EXERCISE DIRECTIONS ▸ Rewrite the items below as a two-column CSV with the header row text,answer, giving one row per item. Put each item's text and its answer in a single quoted field, replacing line breaks with spaces.

Records of scene-based items ▸
* BEGIN *

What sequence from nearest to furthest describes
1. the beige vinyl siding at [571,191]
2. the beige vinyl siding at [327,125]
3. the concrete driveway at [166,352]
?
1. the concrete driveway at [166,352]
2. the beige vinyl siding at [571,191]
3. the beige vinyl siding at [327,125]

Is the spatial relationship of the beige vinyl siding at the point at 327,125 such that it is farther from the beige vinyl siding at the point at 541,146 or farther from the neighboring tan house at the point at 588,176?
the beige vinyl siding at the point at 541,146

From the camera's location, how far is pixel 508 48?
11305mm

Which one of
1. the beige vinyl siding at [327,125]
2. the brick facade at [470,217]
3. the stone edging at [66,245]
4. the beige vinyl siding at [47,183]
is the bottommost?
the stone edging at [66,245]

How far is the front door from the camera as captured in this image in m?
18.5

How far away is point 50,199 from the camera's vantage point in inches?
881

* END *

TASK SOLUTION ▸
text,answer
"What sequence from nearest to furthest describes 1. the beige vinyl siding at [571,191] 2. the beige vinyl siding at [327,125] 3. the concrete driveway at [166,352] ?","1. the concrete driveway at [166,352] 2. the beige vinyl siding at [571,191] 3. the beige vinyl siding at [327,125]"
"Is the spatial relationship of the beige vinyl siding at the point at 327,125 such that it is farther from the beige vinyl siding at the point at 541,146 or farther from the neighboring tan house at the point at 588,176?","the beige vinyl siding at the point at 541,146"
"From the camera's location, how far is pixel 508 48?","11305mm"
"Which one of 1. the beige vinyl siding at [327,125] 2. the brick facade at [470,217] 3. the stone edging at [66,245] 4. the beige vinyl siding at [47,183] is the bottommost?","the stone edging at [66,245]"
"How far is the front door from the camera as captured in this image in m?","18.5"
"How far away is point 50,199 from the camera's vantage point in inches?","881"